今年8月下旬から9月上旬にかけて、福岡市の西区、早良区などを中心とした住宅のポストに、タブロイド版の情報誌が配布された。1面には「公人失格! 高島福岡市長 出張先で女性と一夜!?」という何とも穏やかでない見出しが躍る。さらに本文では、高島市長が昨年2月、出張先の韓国・釜山で市関係者以外の女性と、宿泊先のホテルで一夜を過ごした疑惑を指摘。〈事実であれば、公費による海外出張を自らの欲望を満たすために利用した格好だ〉と厳しく追及しているのだ。
「高島市長は、告発記事の内容を『事実無根である』と反撃。先月5日、虚偽の事実を掲載し、不特定多数の人に配布したことは名誉棄損に当たるとして、新聞を発行した情報誌発行会社『データ・マックス』(福岡市博多区)を相手取り、慰謝料など計1539万円の支払いを求める民事訴訟を福岡地裁に起こした。

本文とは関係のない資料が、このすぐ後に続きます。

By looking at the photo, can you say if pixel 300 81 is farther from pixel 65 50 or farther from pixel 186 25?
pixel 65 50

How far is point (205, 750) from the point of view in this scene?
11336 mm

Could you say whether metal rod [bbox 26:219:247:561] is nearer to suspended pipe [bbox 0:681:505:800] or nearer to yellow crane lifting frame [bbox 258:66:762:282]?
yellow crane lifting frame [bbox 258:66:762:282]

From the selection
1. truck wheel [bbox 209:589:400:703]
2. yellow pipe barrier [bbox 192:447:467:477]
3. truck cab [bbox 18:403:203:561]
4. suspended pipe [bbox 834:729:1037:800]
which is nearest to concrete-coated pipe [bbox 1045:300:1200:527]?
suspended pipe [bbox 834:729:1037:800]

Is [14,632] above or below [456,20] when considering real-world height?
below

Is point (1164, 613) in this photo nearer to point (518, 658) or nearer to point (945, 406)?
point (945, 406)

さらに、同社の児玉直社長を名誉棄損容疑で福岡中央警察署に告訴し、受理されています」(地元社会部記者)
この件について高島市長は、自身のブログで次のように心情を吐露している。
〈私の再選出馬の報道がなされた直後から福岡市内のかなり広い範囲で、私に対する誹謗中傷のビラが撒かれています。政治家・公人として、これからも様々な批判は甘んじて受けます。しかし事実無根の事柄をまことしやかに流布することが許される世の中であっては絶対になりません〉
だが、高島市長には別の疑惑も持ち上がっている。同市に本拠を置くニュースサイト「HUNTER」は、市長が本来日帰りできる出張の前後に私用による宿泊をたびたび追加している点を指摘。〈片道分の旅費こそ自己負担しているとはいえ、旅費の半分は税金を原資とするもの。公人としてあるまじき行為〉と主張し、市長選を前にキナ臭い状況になっているという。

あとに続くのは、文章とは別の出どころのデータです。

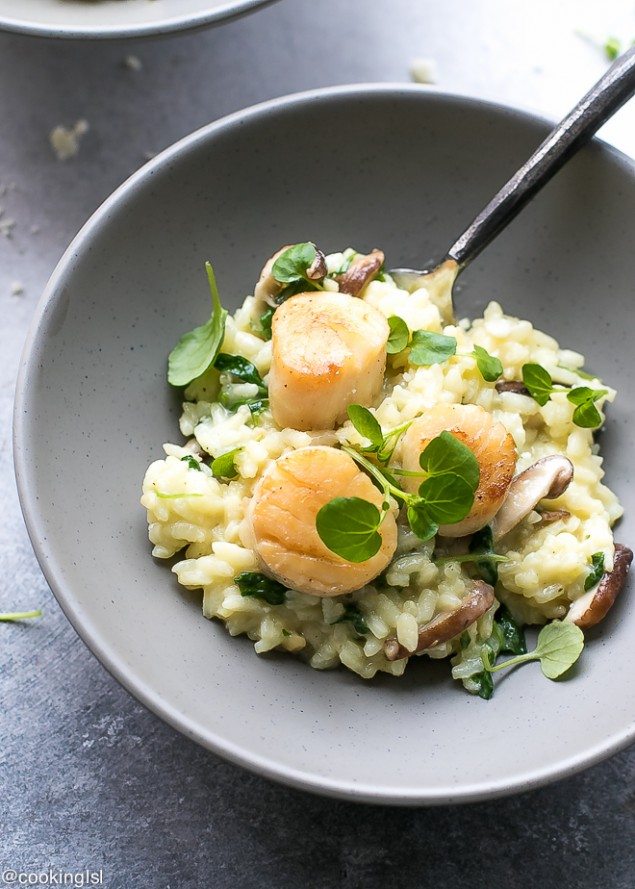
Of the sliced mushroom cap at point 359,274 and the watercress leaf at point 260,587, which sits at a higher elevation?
the sliced mushroom cap at point 359,274

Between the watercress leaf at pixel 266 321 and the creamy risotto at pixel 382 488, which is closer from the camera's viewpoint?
the creamy risotto at pixel 382 488

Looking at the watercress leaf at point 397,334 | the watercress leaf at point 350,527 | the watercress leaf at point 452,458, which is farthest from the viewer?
the watercress leaf at point 397,334

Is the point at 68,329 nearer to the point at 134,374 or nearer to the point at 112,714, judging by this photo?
the point at 134,374

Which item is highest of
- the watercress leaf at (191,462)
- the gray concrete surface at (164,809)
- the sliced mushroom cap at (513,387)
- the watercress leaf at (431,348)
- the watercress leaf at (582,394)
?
the watercress leaf at (582,394)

「高島市長は発想もユニークかつインパクトを打ち出してきた実績がある。市職員の飲酒が絡んだ不祥事が相次いだ2012年には、全職員に外出先での『禁酒令』を発令。アイドルグループAKB48のメンバーや外国人女性を起用したインターネット上の仮想行政区『カワイイ区』は全国的にも話題となったほど。一部では目立ちたがり屋との声もある」(前出・地元社会部記者)
高島市長は、大学卒業後、福岡の九州朝日放送にアナウンサーとして入社。10年の福岡市長選で現職の吉田宏市長を破り、福岡市長としては史上最年少の36歳で当選を果たした。アナウンサー出身らしく、市民の視線には細心の注意を払う。記者会見はテレビニュースで流れることを想定し、ライトの明るさにも気を配る一面も。

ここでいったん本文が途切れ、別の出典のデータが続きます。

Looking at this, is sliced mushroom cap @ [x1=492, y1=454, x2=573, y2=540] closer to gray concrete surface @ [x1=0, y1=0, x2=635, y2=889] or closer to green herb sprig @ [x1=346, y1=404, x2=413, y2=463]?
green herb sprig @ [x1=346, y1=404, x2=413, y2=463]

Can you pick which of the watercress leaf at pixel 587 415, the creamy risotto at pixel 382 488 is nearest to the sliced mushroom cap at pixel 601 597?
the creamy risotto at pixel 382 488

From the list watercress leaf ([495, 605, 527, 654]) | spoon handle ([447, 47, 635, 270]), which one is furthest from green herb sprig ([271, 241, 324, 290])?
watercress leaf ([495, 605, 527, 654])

「その一方で昨年9月には、認可保育所の移転に反対する園児の保護者らが、『前市長の時代に現地建て替え計画が進んでいたにもかかわらず、商業施設建設をもくろむ高島市長が移転先の土地購入を決定したのは背任罪に当たる』として、福岡地検に告発。市長リコールの署名運動に発展する事態となっています」(地元商工会関係者)
いずれにせよ、突如、降って沸いた福岡市長の女性醜聞に市役所側は「個人のことなのでお話しできない」(市長室広報課)と答えるのみ。対するデータ・マックスからは期限までに回答はなかった。
「前回は支援した自民党の中からも、高島市長のワキの甘さを心配する声が上がっている。本来6月にするはずだった再選の出馬表明が9月にずれ込んだのも、一部の自民市議が対抗馬擁立を模索していたからです」(福岡市政関係者)
訴訟の行方が市長選を左右することになりそうだ。